Required tasks
**a)** In the bookshelf passage, what did the writer use to hold the broken bookshelf together?
**b)** Pick up the bookshelf passage after its last sentence and carry it forward.

START Passage for review

I’m fortunate to have an occupation that offers me a considerable amount of vacation time. So after my son’s Spring Break had finished, I still had quite a bit of time left in my vacation. It being Spring and all, I was inspired to do some deep cleaning of my house. I was in my own bedroom, armed with a Swifter and clearing out the cobwebs in the ceiling corners when an expressly prominent Accidental Talisman growled at me. My bookshelf was particularly disgruntled.

I am an avid reader. My new rule is that if I can find the book at the library, then I don’t bring it permanently into my home. I would not have enough room in any house to house all of the books I read. That said, some of the topics I research are not books stocked in the Chicago Public Library. At one point, I decided that I wanted to make space in my own bedroom for my favorite books. I also wanted the top shelf just under the window to be a place for special objects. So years ago, I went to the nearest Target and put together a small bookshelf.

Now I’m not against convenience, obviously, but that bookshelf kit I bought wasn’t exactly built to last. Target gives their furniture kits very small warranties for good reason. Several years ago, that book shelf broke. The corner pin pulled out and had cracked the top particle board. However, instead of replacing it…I…um….well, I used some leopard print duct tape to hold it together.

That leopard print duct tape was simply awful.

With taxes filed, bills paid, and vacation pre-paid and over, I thought to myself, I could easily replace that bookshelf with a new kit from Target. But the truth was, I could have done that when it had broken in the first place. Why had I kept it?

END Passage for review
START Extracted information

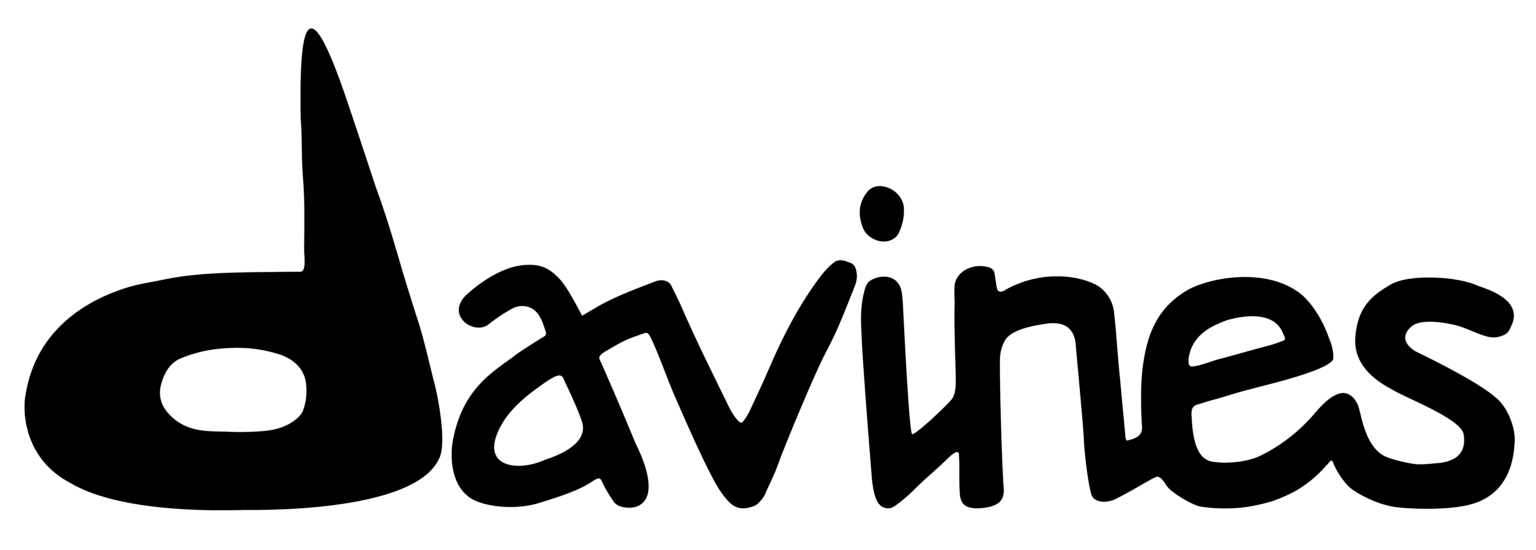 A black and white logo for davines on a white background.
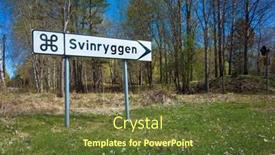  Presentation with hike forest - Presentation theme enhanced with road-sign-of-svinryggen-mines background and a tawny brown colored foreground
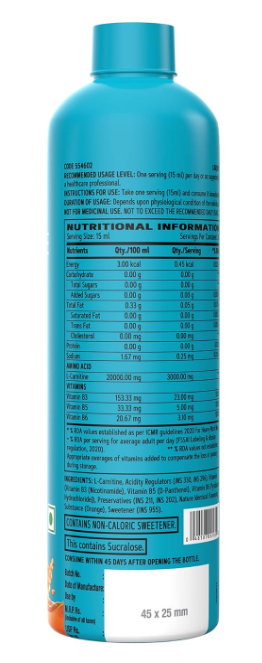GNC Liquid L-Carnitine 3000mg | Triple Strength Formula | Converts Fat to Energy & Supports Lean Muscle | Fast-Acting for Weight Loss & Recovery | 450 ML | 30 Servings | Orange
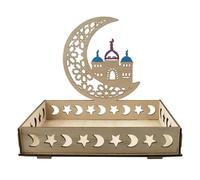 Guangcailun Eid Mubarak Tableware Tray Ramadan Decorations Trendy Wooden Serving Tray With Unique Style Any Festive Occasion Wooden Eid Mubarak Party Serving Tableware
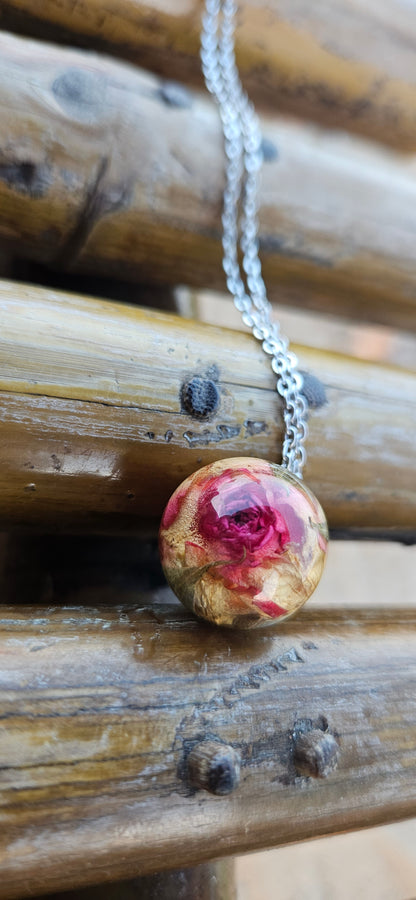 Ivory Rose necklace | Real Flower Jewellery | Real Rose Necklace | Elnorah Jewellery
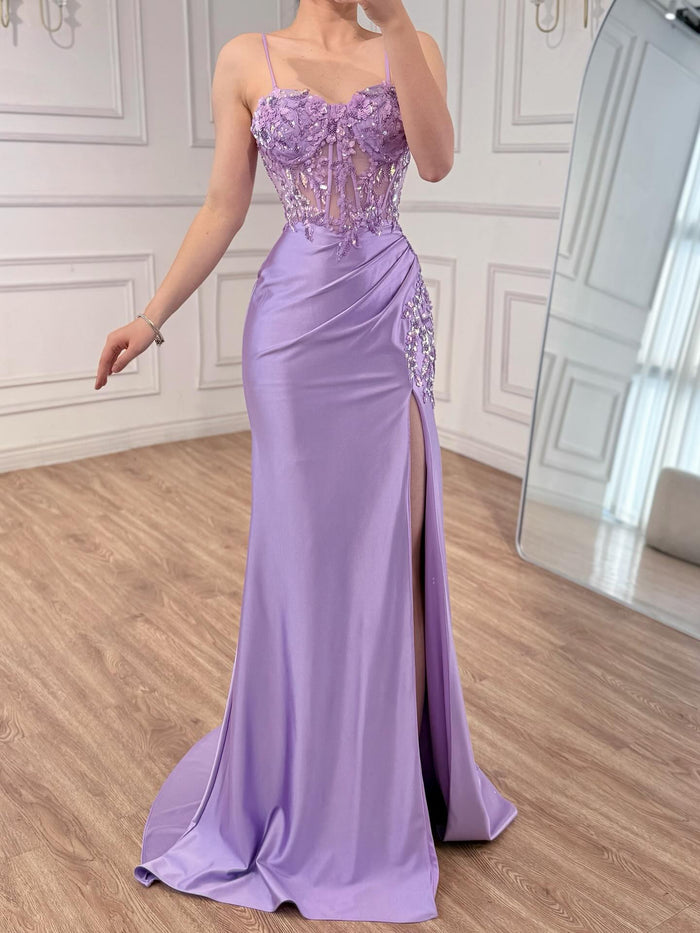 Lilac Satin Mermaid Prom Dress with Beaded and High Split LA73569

END Extracted information

Answers in order
**a)** Leopard print duct tape.

**b)**
I took the query of broken things to social media. Only four of my personal friends were brave enough to respond to the question. Three said that they kept broken things in order to repair them. Although two of those three brave souls admitted to me that they never did get repaired, and sat in variously locations around their homes, much like my growling bookshelf. When I bombarded the third person with questions like “How long does it usually take you to repair things?” and “Where do you keep the broken things while they are waiting to be repaired?” She didn’t respond…I have a sneaking suspicion that like the other two, those broken things she has have been sitting in her space broken…possibly for years.

So if we are really not repairing these things, the question still remains – Why do we keep broken things?

My most favorite books, and objects that were quite literally sacred to me were perched precariously on a sad little bookshelf being held together with duct tape. My room looked pretty fresh after I had swiped away the cobwebs, but it just made that bookshelf even more…loud.

Look at me!” It screamed.

That was startling, even though I’m well aware Accidental Talismans take on a very disconcerting sentient quality. The bookshelf was growling and screaming at me; talk about creepy! But…if my own friends and all of Facebook, Twitter and Tumblr couldn’t tell me why people keep broken things…maybe that very loud bookshelf would.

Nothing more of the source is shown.